**DATA TO USE:**
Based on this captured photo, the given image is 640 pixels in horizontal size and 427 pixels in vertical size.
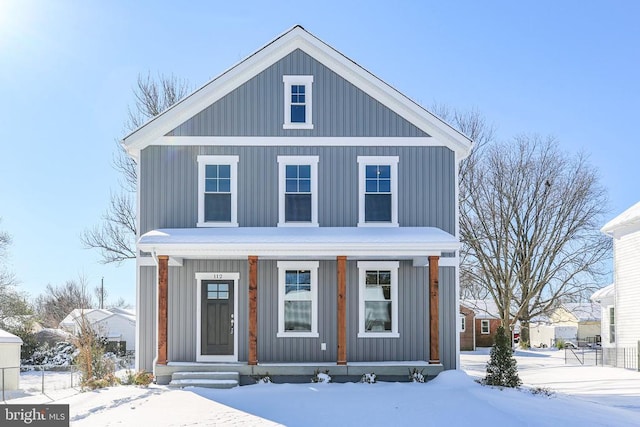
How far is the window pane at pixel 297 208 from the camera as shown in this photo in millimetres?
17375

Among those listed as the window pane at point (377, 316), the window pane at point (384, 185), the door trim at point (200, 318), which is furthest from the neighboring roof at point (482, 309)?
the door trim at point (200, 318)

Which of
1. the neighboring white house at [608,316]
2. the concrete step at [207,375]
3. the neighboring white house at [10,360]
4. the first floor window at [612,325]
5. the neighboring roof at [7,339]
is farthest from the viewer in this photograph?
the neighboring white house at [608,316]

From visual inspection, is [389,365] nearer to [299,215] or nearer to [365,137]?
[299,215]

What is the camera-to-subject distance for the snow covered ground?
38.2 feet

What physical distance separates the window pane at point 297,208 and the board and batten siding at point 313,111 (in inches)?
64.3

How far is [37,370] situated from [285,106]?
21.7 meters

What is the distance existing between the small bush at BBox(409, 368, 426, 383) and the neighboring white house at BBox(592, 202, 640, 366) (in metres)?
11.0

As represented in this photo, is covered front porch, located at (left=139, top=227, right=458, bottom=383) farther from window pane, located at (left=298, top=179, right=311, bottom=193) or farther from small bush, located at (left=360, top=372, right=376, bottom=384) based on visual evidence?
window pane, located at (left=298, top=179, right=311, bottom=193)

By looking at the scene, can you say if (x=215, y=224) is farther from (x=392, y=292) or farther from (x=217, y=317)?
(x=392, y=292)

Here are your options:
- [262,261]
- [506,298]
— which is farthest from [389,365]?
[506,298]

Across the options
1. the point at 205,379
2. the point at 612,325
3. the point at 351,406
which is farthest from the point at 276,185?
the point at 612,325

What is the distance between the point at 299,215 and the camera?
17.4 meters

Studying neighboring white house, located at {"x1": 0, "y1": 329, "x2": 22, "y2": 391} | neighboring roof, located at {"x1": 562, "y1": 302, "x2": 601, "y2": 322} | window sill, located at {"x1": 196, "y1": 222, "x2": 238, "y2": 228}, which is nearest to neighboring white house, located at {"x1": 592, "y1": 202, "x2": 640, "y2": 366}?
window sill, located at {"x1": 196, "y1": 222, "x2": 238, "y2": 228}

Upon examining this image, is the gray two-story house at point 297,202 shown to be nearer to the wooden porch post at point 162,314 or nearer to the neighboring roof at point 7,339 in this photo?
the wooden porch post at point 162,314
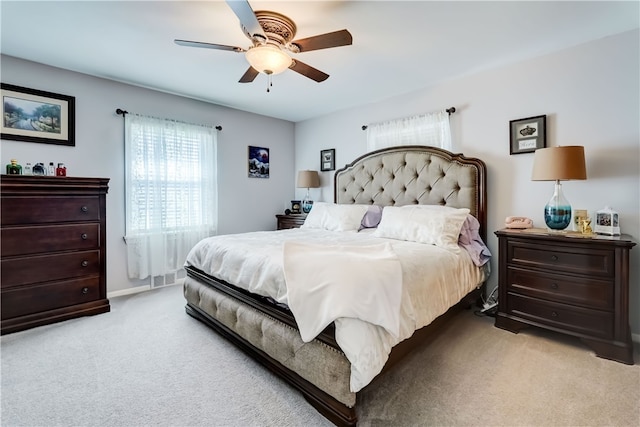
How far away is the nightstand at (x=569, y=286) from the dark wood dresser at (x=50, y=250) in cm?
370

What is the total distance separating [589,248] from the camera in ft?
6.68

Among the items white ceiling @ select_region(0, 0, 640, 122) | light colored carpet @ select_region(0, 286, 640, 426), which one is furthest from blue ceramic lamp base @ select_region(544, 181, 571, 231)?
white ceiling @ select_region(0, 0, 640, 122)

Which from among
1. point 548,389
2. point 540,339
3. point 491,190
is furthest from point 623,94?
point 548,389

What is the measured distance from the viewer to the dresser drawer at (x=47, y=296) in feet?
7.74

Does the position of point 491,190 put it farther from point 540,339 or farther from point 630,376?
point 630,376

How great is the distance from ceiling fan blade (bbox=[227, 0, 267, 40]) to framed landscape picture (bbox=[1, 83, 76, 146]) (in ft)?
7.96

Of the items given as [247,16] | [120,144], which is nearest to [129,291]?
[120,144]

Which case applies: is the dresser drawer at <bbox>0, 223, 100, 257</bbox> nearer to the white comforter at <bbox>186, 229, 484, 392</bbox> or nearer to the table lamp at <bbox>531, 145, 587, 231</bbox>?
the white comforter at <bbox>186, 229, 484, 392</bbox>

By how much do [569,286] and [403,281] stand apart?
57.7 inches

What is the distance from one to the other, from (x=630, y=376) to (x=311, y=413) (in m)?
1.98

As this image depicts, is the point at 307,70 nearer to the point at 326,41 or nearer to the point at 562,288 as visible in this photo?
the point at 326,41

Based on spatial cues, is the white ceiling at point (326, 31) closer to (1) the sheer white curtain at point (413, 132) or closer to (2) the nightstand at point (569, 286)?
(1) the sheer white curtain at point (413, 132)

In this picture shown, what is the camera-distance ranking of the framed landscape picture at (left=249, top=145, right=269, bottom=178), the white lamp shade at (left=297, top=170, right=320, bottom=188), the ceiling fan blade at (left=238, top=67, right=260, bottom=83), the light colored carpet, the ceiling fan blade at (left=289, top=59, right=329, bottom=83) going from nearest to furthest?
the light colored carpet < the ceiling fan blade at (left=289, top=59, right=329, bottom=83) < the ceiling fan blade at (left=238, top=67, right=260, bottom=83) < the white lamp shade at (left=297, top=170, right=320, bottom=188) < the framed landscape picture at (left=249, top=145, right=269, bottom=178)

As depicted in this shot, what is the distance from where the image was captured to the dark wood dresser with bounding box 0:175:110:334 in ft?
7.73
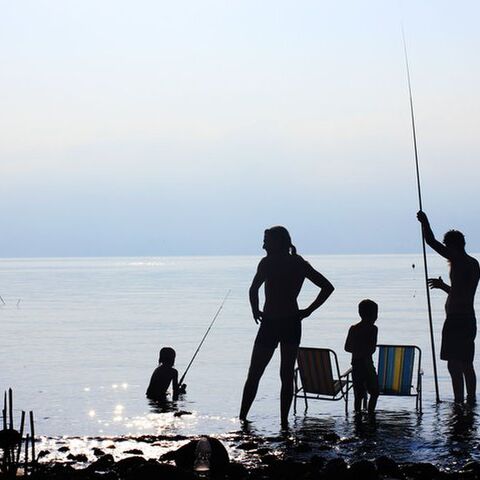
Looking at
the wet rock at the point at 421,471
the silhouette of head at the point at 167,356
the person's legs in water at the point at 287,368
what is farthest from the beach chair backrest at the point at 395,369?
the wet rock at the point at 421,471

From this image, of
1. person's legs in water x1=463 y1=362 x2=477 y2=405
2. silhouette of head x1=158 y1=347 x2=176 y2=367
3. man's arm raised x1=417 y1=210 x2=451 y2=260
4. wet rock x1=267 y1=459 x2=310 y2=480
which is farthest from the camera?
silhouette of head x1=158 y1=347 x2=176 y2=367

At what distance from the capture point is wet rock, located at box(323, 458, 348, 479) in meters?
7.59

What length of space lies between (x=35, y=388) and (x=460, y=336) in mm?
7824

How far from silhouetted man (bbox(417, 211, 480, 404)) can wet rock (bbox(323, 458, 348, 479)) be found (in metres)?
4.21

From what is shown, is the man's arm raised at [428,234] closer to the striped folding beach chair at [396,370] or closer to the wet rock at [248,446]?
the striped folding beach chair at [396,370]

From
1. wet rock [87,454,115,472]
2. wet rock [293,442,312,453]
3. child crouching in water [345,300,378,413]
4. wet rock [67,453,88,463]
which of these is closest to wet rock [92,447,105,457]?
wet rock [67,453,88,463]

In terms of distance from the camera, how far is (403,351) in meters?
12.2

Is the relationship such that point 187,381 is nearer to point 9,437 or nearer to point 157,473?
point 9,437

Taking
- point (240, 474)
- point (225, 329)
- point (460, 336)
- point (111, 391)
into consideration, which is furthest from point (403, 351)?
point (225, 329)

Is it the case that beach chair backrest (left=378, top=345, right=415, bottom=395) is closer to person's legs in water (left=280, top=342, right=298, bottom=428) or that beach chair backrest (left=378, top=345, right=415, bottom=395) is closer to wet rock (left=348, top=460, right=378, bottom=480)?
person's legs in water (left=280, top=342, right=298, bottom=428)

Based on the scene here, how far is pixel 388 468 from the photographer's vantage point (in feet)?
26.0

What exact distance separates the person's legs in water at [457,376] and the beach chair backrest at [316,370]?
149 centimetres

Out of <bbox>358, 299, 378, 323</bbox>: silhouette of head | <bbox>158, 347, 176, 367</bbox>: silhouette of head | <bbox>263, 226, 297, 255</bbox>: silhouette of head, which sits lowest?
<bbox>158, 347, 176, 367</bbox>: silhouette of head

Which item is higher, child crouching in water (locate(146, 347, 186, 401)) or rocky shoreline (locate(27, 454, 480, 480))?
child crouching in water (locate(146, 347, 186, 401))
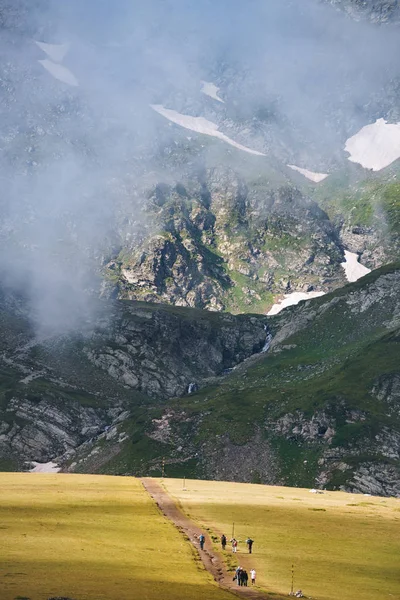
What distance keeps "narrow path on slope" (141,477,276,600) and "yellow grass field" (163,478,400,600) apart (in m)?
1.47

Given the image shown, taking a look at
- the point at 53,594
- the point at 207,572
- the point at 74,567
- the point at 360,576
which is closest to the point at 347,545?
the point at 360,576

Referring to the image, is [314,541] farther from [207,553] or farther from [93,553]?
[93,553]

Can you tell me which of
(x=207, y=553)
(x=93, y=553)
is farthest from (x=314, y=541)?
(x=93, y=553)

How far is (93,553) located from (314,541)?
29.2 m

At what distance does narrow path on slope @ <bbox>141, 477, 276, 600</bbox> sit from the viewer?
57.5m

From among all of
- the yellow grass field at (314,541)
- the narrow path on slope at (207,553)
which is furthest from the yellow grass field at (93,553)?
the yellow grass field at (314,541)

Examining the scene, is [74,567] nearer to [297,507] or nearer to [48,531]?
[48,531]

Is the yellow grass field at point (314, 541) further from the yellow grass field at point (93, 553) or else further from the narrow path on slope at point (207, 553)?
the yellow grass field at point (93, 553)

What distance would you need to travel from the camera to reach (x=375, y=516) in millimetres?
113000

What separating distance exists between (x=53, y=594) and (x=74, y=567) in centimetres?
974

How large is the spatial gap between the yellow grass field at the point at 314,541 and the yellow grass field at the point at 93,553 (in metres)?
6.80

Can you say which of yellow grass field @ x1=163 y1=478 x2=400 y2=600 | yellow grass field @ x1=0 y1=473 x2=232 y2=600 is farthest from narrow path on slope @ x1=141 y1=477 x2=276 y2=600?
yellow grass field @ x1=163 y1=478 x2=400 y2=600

**TASK STATEMENT:** Render the material above, from the line containing "From among all of" through the end, as a numbered list and omit blank lines.

**RESULT FOR THIS EXERCISE:**
1. From among all of
2. - the yellow grass field at (314,541)
3. - the narrow path on slope at (207,553)
4. which is furthest from the yellow grass field at (93,553)?
5. the yellow grass field at (314,541)
6. Examining the scene, is [74,567] nearer to [297,507] or nearer to [48,531]?
7. [48,531]
8. Is the yellow grass field at point (314, 541) further from the yellow grass field at point (93, 553) or else further from the narrow path on slope at point (207, 553)?
9. the yellow grass field at point (93, 553)
10. What distance would you need to travel from the camera to reach (x=375, y=516) in millimetres?
11. 113000
12. What separating distance exists between (x=53, y=594) and (x=74, y=567) in centimetres?
13. 974
14. How large is the spatial gap between the yellow grass field at the point at 314,541 and the yellow grass field at the point at 93,553 (in metres)?
15. 6.80
16. Can you say which of yellow grass field @ x1=163 y1=478 x2=400 y2=600 | yellow grass field @ x1=0 y1=473 x2=232 y2=600 is farthest from narrow path on slope @ x1=141 y1=477 x2=276 y2=600?
17. yellow grass field @ x1=163 y1=478 x2=400 y2=600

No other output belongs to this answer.